§ What is expected:
Every entry in the data that follows should come back exactly, pictures aside.

§ Data for this exercise:

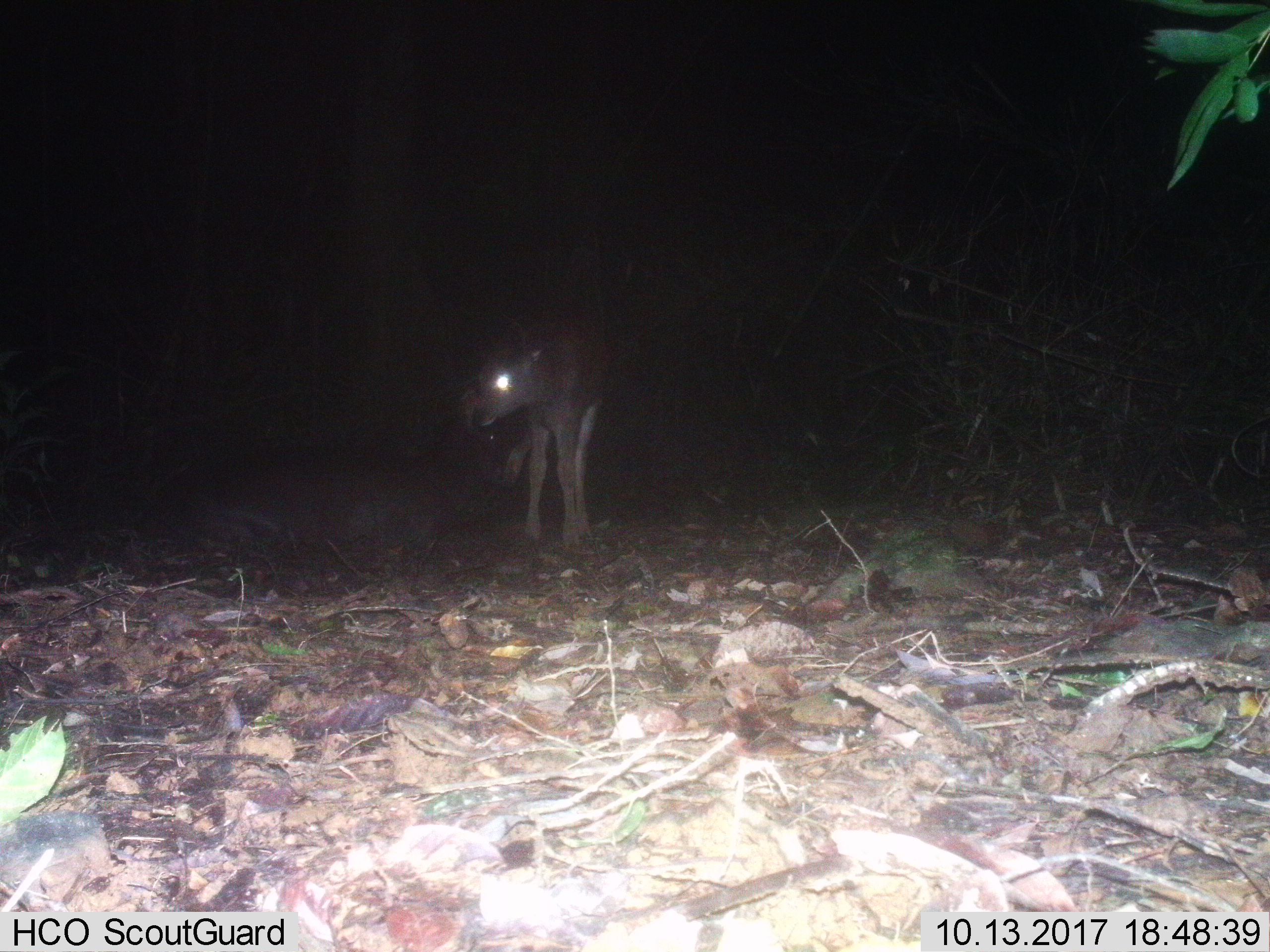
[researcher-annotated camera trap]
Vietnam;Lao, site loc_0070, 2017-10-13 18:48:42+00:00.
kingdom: Animalia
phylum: Chordata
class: Mammalia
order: Artiodactyla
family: Cervidae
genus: Rusa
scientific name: Rusa unicolor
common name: sambar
Sambar (Rusa unicolor). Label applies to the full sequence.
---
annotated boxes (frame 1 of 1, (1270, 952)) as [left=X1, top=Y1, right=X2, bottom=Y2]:
sambar: [left=140, top=413, right=524, bottom=557]; [left=472, top=298, right=611, bottom=547]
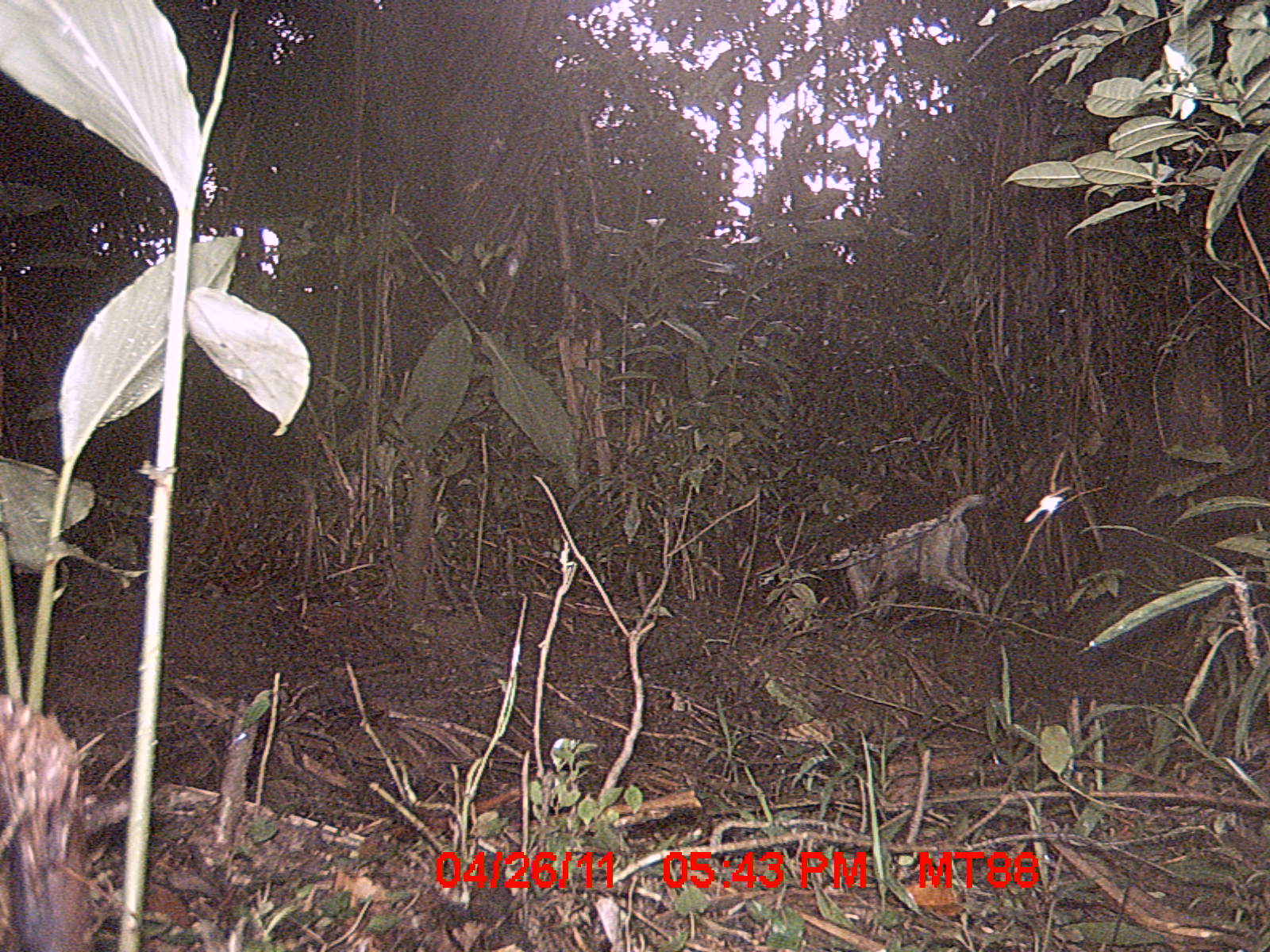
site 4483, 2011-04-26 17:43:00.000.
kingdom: Animalia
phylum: Chordata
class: Mammalia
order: Carnivora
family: Canidae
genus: Canis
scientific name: Canis familiaris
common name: domestic dog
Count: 1.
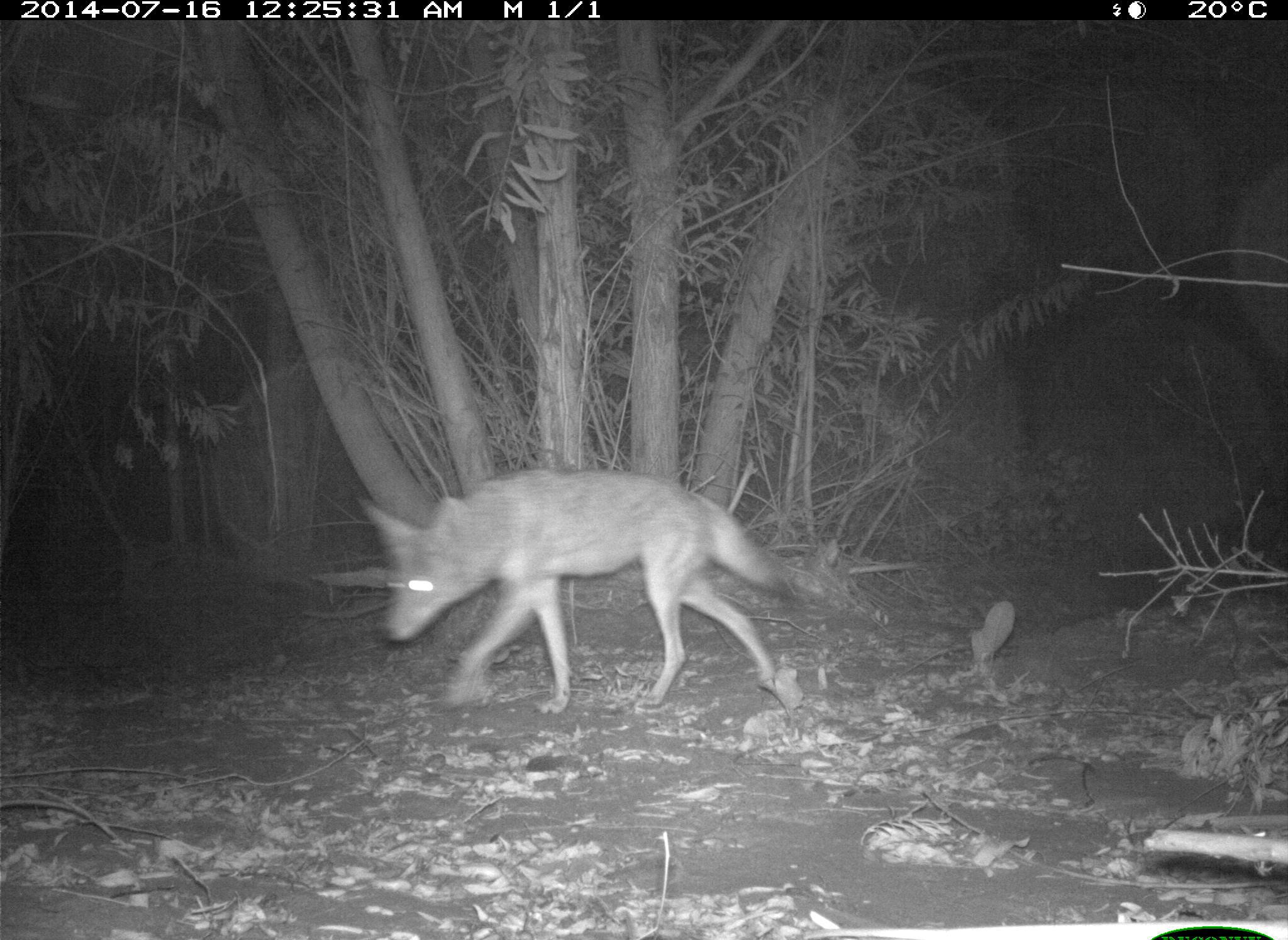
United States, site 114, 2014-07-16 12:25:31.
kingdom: Animalia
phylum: Chordata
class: Mammalia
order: Carnivora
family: Canidae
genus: Canis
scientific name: Canis latrans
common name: coyote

§ Answer to this exercise:
[researcher-annotated camera trap]
Vietnam;Lao, site loc_0070, 2017-10-13 18:48:42+00:00.
kingdom: Animalia
phylum: Chordata
class: Mammalia
order: Artiodactyla
family: Cervidae
genus: Rusa
scientific name: Rusa unicolor
common name: sambar
Sambar (Rusa unicolor). Label applies to the full sequence.
---
annotated boxes (frame 1 of 1, (1270, 952)) as [left=X1, top=Y1, right=X2, bottom=Y2]:
sambar: [left=140, top=413, right=524, bottom=557]; [left=472, top=298, right=611, bottom=547]
site 4483, 2011-04-26 17:43:00.000.
kingdom: Animalia
phylum: Chordata
class: Mammalia
order: Carnivora
family: Canidae
genus: Canis
scientific name: Canis familiaris
common name: domestic dog
Count: 1.
United States, site 114, 2014-07-16 12:25:31.
kingdom: Animalia
phylum: Chordata
class: Mammalia
order: Carnivora
family: Canidae
genus: Canis
scientific name: Canis latrans
common name: coyote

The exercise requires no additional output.